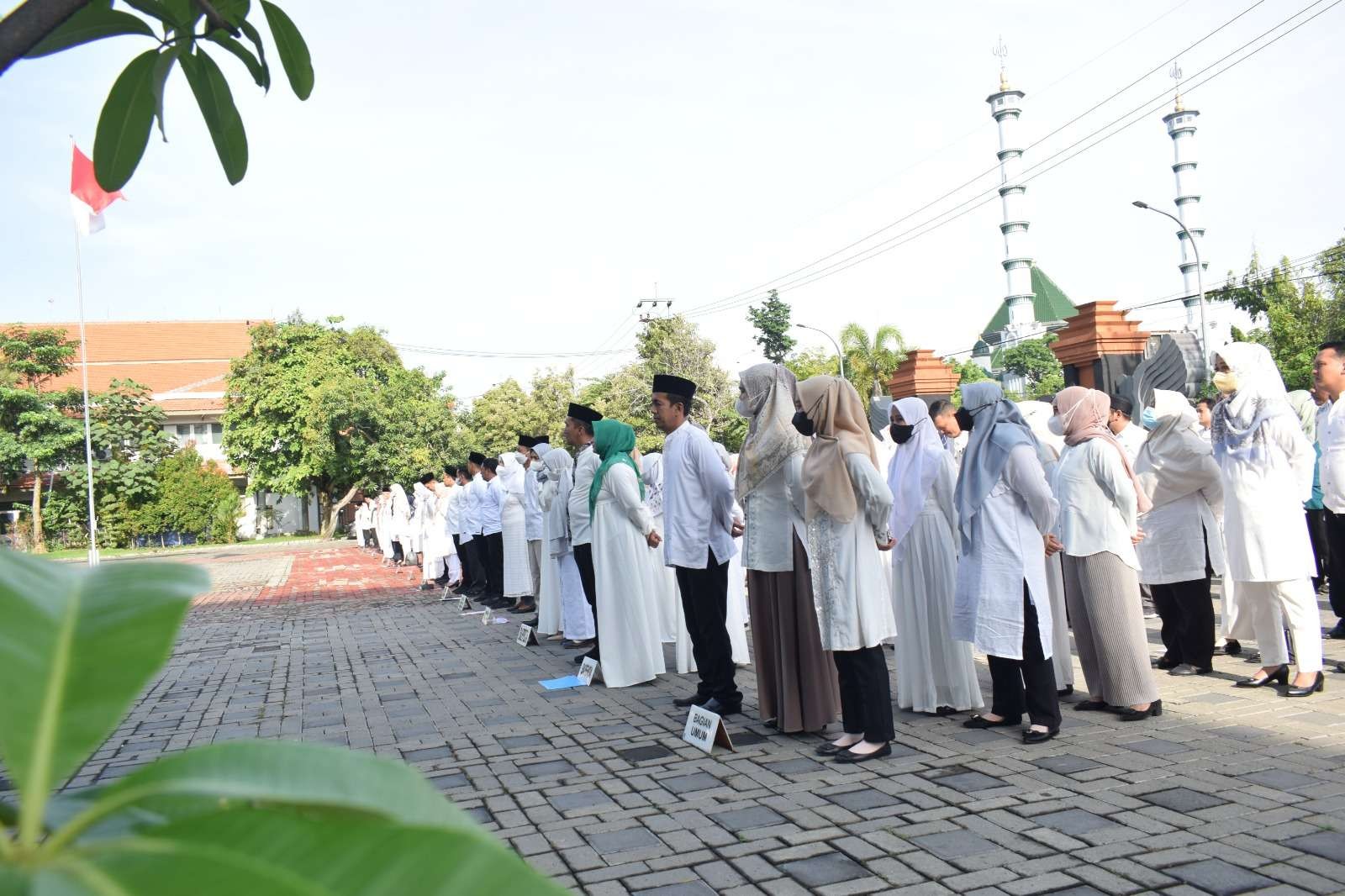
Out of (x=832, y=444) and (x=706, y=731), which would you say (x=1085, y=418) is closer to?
(x=832, y=444)

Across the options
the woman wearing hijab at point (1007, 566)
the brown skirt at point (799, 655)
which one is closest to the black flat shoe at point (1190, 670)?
the woman wearing hijab at point (1007, 566)

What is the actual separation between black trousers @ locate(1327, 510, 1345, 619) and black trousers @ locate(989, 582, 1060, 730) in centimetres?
308

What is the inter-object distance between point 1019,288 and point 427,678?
6629cm

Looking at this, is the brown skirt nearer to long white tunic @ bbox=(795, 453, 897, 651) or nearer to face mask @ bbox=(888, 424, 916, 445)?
long white tunic @ bbox=(795, 453, 897, 651)

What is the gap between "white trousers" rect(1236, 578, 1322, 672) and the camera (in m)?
5.53

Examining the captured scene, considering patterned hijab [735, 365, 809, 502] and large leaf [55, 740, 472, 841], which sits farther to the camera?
patterned hijab [735, 365, 809, 502]

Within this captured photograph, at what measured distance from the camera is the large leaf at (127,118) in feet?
4.10

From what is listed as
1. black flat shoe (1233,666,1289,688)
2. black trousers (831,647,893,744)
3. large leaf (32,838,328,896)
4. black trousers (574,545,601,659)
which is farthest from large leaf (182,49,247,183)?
black trousers (574,545,601,659)

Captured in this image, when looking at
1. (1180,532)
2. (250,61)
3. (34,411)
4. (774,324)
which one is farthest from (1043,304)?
(250,61)

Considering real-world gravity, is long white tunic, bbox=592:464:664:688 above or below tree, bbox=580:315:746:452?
below

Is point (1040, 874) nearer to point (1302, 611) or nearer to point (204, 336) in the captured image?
point (1302, 611)

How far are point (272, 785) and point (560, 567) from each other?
8996mm

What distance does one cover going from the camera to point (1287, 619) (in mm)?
5594

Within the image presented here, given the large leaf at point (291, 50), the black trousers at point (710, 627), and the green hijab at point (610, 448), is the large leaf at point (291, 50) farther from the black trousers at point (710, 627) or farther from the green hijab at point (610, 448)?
the green hijab at point (610, 448)
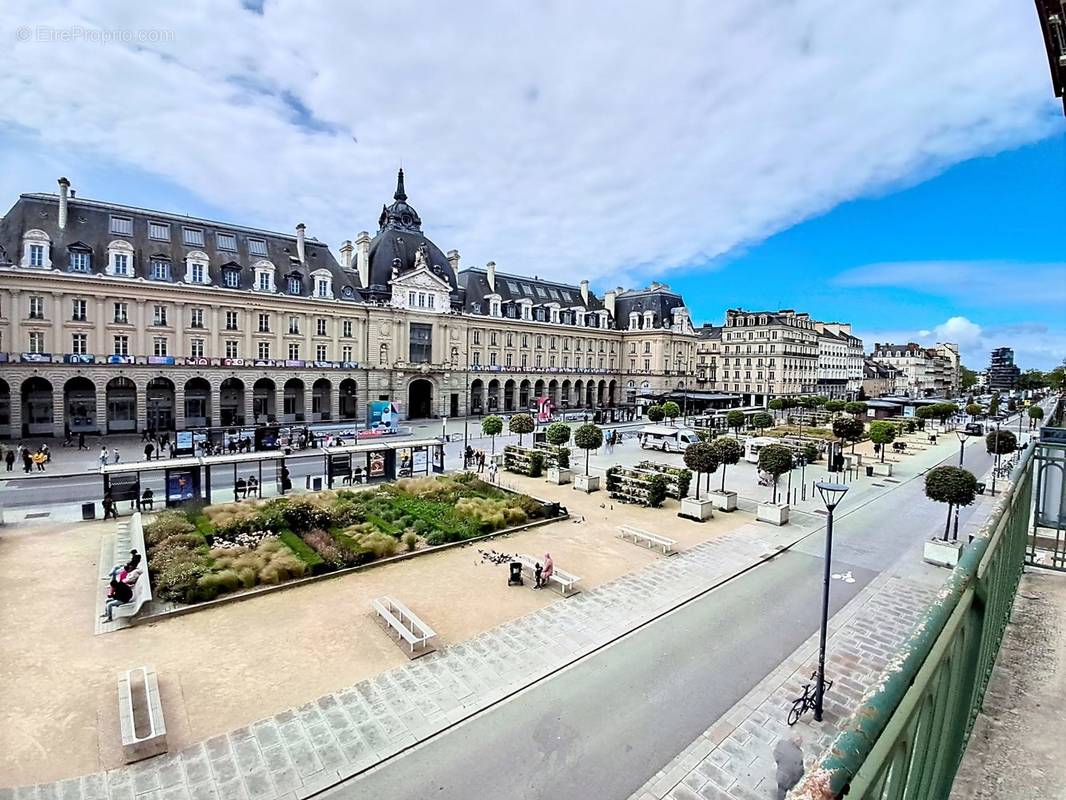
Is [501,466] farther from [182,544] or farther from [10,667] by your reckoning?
[10,667]

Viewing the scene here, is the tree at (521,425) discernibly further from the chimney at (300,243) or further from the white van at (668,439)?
the chimney at (300,243)

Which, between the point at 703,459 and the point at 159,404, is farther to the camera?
◇ ◇ ◇ ◇
## WHAT IS EXPECTED
Reproduce all of the material above word for word, and leave the pictures out of your reproduction.

## EXERCISE SOLUTION
Out of (x=832, y=444) and (x=706, y=731), which would you say (x=1085, y=418) is closer to?
(x=832, y=444)

Across the options
the woman wearing hijab at point (1007, 566)
the brown skirt at point (799, 655)
which one is closest to the black flat shoe at point (1190, 670)?
the woman wearing hijab at point (1007, 566)

What is the actual separation between black trousers @ locate(1327, 510, 1345, 619) and black trousers @ locate(989, 582, 1060, 730) in centimetres?
308

What is the inter-object distance between point 1019,288 and point 427,678?
6629cm

Looking at this, is the brown skirt nearer to long white tunic @ bbox=(795, 453, 897, 651) or nearer to face mask @ bbox=(888, 424, 916, 445)?
long white tunic @ bbox=(795, 453, 897, 651)

What is the gap between "white trousers" rect(1236, 578, 1322, 672) and the camera (in m)?
5.53

Examining the captured scene, considering patterned hijab [735, 365, 809, 502] and large leaf [55, 740, 472, 841], which sits farther to the camera?
patterned hijab [735, 365, 809, 502]

Within this captured photograph, at what measured distance from the camera is the large leaf at (127,118) in feet?
4.10

From what is listed as
1. black flat shoe (1233,666,1289,688)
2. black trousers (831,647,893,744)
3. large leaf (32,838,328,896)
4. black trousers (574,545,601,659)
which is farthest from large leaf (182,49,247,183)?
black trousers (574,545,601,659)

Captured in this image, when looking at
1. (1180,532)
2. (250,61)
3. (34,411)
4. (774,324)
which one is farthest from (1043,304)?
(250,61)

Considering real-world gravity, is long white tunic, bbox=592:464:664:688 above or below tree, bbox=580:315:746:452?
below

Is point (1040, 874) nearer to point (1302, 611) or nearer to point (204, 336) in the captured image?
point (1302, 611)

How far are point (272, 785) and point (560, 567) from each other?
8996mm

What distance does one cover going from the camera to point (1287, 619) (in mm)?
5594

Within the image presented here, given the large leaf at point (291, 50), the black trousers at point (710, 627), and the green hijab at point (610, 448), is the large leaf at point (291, 50) farther from the black trousers at point (710, 627) or farther from the green hijab at point (610, 448)?
the green hijab at point (610, 448)
Is [501,466] farther from [182,544] or farther from [10,667] by your reckoning?
[10,667]

Viewing the scene here, is the tree at (521,425) discernibly further from the chimney at (300,243) or further from the white van at (668,439)?
the chimney at (300,243)

Which, between the point at 703,459 and the point at 159,404, is farther to the camera?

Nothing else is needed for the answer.